For example, consider these tidbits gleaned from Jim Winokur's book The Rich Are Different:
* When Christina Onassis got thirsty, she ordered Diet Coke... to be flown to her by private jet.
* Ivana Trump hated to see footprints on the carpet in her house. In fact, she hated it so much, she wouldn't even enter a room unless the rug was freshly vacuumed.
* The Sultan of Brunei flew the Teenage Mutant Ninja Turtles to London for his son's ninth birthday. The cost? A cool million bucks.
* Woolworth heiress Barbara Hutton was often carried around by a hunky attendant. When asked why, she said, "Why should I walk when I can hire someone to do it for me?"
* When one-time Time Warner boss Steve Ross flew his wife and two other couples to Mexico for Christmas, the trip required two corporate planes... one for the people, and one for the gifts.
* Donald Trump's 727 had 24-carat gold belt buckles.
Having more money doesn't make you happier. I have fifty million dollars, but I'm just as happy as I was when I had forty-eight million. [Arnold Schwarzenegger]

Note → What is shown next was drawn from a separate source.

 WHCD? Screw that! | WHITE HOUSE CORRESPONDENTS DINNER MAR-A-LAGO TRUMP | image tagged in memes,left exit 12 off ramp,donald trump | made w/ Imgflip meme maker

When I was in elementary school, our principal would often pop into our classroom, and when he did, he usually told us a silly joke. One of those jokes was about a pet parrot named Enza. The family was very distraught because their beloved parrot had escaped through an open window, but the punch line delivered a happy... and corny... ending. When they left the window open again... In Flew Enza. Okay, so he wasn't the world's best comedian, but it's gotta mean something that I can still remember that punch line after all these years.
Well, ya know what you get when you combine influenza with affluence? You get a whole new word to describe an affliction that strikes only the wealthy: affluenza.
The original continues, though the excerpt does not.